The Long and the Short of It or The Wrong and the S*** of it? Les Binet explores whether our obsession with success, and failure to explore failure, is detrimental to our industry learning.
In his critique of our research, Harry Guild, Data Scientist at BBH London makes a good and important point. As Harry rightly points out, the campaigns that we have analysed are effectively a biased sample. These are not run-of-the-mill campaigns. They’re all cases that have at some point been entered into the IPA Effectiveness Awards, and so one would expect them to be more effective than average.
We have always been keenly aware of this fact, and it was one of the first things we addressed when we started analysing the data, way back in 2006. We realised that, in order to identify the ingredients for effectiveness, we needed some data on ineffectiveness. In order to identify the best marketing strategies, we needed to find some that were sub-optimal.
But how to do that when your sample represents the cream of the crop? Well, the first thing we did was to look at campaigns that didn’t win effectiveness awards. Previous analyses of the IPA data had fallen into exactly the trap that Harry describes. They’d focussed solely on IPA winners and looked at what they had in common, and so ended up drawing some very dodgy conclusions. What we did was to look at the whole sample, including the campaigns that the judges had rejected as ineffective. And believe me, there are some clunkers in there that have never been published.
The second thing we did was to delve more deeply into the nature of effectiveness. Previous analyses had treated effectiveness as a monolithic thing – campaigns were either effective or not, and effectiveness was usually defined as winning an IPA award. We ignored the prizes and delved deeper into the business results. We realised that effectiveness had several dimensions and that there were degrees of effectiveness along each dimension. So, some campaigns were extremely effective at moving brand metrics, but totally ineffective when it came to short term sales. Other campaigns were great at generating direct responses but had no effect on market share.
This more granular approach revealed a wealth of variation in the data, hidden below the surface.
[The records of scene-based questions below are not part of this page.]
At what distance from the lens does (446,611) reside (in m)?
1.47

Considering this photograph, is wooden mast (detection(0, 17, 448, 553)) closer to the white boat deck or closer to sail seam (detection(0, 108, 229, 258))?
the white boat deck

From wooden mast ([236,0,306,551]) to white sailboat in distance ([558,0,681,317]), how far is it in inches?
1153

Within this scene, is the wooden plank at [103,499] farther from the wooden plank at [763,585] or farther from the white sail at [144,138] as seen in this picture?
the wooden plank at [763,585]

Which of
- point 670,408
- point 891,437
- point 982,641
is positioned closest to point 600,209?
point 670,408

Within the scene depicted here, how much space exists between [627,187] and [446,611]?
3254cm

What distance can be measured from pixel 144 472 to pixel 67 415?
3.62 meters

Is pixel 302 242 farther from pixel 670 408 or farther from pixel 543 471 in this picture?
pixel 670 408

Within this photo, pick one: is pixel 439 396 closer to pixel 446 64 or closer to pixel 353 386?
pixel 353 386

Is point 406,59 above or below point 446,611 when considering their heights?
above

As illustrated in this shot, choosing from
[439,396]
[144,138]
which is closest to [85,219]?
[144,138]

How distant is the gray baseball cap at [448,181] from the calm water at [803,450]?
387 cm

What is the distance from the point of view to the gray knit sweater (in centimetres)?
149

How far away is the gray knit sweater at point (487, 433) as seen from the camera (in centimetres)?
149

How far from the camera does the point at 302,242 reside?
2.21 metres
Some campaigns really were the best of the best, radically shifting all the performance metrics, and so delivering huge profits. Others were partial successes, moving some metrics but not others, with correspondingly smaller paybacks. And others looked pretty mediocre. By comparing variations in performance against variations in budget and strategy, we could perhaps get some clues about what worked and what didn’t.
Of course, we knew that our approach had its limitations. Firstly, we were looking for correlations between marketing inputs and effectiveness outputs, and as Harry rightly points out, correlations can sometimes be misleading. So we’ve always worked hard to rule out spurious correlations where we can, and when we can we’ve always looked for corroboration from other research. And the results have been encouraging. Researchers who work with more complete datasets, such as Ehrenberg-Bass or Nielsen, have often reached similar conclusions to us.
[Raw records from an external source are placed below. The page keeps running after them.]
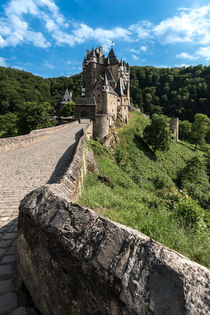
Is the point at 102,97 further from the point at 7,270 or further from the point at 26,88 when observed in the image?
the point at 26,88

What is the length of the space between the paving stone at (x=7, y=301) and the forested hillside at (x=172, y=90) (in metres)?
92.5

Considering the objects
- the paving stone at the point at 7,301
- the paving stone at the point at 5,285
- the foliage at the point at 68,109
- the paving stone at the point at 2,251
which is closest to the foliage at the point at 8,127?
the foliage at the point at 68,109

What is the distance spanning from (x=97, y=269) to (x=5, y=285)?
182 centimetres

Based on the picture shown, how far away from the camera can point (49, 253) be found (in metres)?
1.71

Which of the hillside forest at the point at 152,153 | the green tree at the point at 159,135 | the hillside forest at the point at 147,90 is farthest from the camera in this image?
the hillside forest at the point at 147,90

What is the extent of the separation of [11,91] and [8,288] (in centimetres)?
7978

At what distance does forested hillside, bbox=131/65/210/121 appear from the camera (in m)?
83.8

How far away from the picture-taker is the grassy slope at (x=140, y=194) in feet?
11.4

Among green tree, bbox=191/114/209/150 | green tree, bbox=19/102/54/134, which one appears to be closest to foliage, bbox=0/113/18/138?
green tree, bbox=19/102/54/134

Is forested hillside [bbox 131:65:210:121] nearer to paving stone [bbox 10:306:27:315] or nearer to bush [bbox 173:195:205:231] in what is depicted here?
bush [bbox 173:195:205:231]

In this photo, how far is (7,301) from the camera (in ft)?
6.65

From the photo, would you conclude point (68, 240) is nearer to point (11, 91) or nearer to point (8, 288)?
point (8, 288)

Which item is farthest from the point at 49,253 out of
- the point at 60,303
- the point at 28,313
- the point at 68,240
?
the point at 28,313

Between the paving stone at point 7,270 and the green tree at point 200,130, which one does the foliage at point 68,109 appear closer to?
the green tree at point 200,130
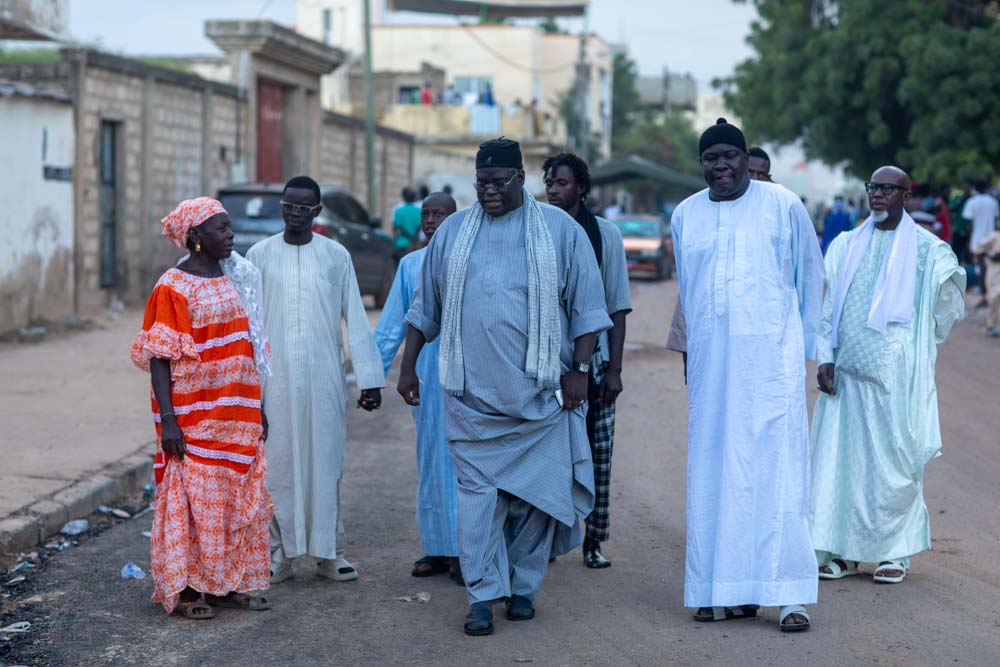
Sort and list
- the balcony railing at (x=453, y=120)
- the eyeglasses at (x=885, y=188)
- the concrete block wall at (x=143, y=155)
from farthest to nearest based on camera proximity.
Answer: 1. the balcony railing at (x=453, y=120)
2. the concrete block wall at (x=143, y=155)
3. the eyeglasses at (x=885, y=188)

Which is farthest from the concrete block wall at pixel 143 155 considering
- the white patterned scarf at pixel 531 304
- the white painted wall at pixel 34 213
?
the white patterned scarf at pixel 531 304

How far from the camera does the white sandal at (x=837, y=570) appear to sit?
601 cm

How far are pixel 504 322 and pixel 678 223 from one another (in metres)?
0.89

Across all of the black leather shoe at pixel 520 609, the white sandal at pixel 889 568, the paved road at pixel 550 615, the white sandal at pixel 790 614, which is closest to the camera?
the paved road at pixel 550 615

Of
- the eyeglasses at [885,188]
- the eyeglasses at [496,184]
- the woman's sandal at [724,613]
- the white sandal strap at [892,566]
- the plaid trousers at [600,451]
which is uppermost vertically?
the eyeglasses at [885,188]

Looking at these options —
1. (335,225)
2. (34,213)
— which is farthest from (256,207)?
(34,213)

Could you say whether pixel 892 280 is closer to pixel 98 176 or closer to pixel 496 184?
pixel 496 184

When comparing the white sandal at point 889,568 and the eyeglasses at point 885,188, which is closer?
the white sandal at point 889,568

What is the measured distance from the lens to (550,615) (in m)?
5.41

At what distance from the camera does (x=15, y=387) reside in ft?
36.2

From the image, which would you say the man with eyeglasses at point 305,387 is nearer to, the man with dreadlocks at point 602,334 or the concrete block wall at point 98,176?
the man with dreadlocks at point 602,334

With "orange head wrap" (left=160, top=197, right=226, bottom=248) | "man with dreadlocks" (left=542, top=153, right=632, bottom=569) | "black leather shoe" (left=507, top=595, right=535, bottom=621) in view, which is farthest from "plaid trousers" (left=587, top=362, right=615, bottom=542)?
"orange head wrap" (left=160, top=197, right=226, bottom=248)

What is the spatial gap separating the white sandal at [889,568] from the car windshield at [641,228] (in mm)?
24074

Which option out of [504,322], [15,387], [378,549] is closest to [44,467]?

Secondly, as we acknowledged in Marketing in the Era of Accountability, even with the inclusion of the cases that the IPA judges rejected, our sample would still be somewhat biased. All we could do was look at the differences between the good, the better and the best. That meant we would never have much to say about really bad advertising. But we might just come up with some useful rules that could help smart clients and agencies move from good to great.
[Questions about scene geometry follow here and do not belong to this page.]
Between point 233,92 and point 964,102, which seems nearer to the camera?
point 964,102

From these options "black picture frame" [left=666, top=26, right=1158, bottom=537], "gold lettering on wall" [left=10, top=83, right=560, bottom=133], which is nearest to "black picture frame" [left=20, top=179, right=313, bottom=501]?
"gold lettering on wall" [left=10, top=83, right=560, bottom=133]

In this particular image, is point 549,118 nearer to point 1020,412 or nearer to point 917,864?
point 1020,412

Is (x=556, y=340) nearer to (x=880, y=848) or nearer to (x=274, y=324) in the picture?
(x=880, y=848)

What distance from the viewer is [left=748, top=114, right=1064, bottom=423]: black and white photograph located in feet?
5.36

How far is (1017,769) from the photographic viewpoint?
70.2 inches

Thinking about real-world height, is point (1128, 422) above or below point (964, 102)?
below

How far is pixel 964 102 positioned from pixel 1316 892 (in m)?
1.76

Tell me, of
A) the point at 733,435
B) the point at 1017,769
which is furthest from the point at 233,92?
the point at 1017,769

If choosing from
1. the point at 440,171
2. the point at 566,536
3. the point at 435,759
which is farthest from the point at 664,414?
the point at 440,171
At this point, a sporting analogy might help. Anyone who knows me will realise I don’t do sport, but it occurs to me that IPA entrants are a bit like professional footballers. They’re all good, and much better than the kids kicking a ball around in your local park. But some are much, much better than others. If you study professional footballers, you will see very few examples of incompetence. But by comparing the good with the better with the best, you just might learn a thing or two about how to improve your game.
Still, it would be good to understand more about failure, as Sarah Carter and I argued in this WARC article.
As Harry says, we need to look at the wrong and the sh** of it, not just the long and the short of it. That’s why Sarah and I have written a new book on the subject, to be published by the APG on 9th July. Entitled “How Not to Plan – 66 ways to screw it up”, it describes some of the muddled thinking and poor practice that we’ve encountered over the last thirty years and tries to draw some useful lessons from it all. It doesn’t claim to be a comprehensive analysis, but we hope that it will act as a slight corrective to our industry’s obsession with success.
Les Binet is Head of Effectiveness at adam&eveDDB.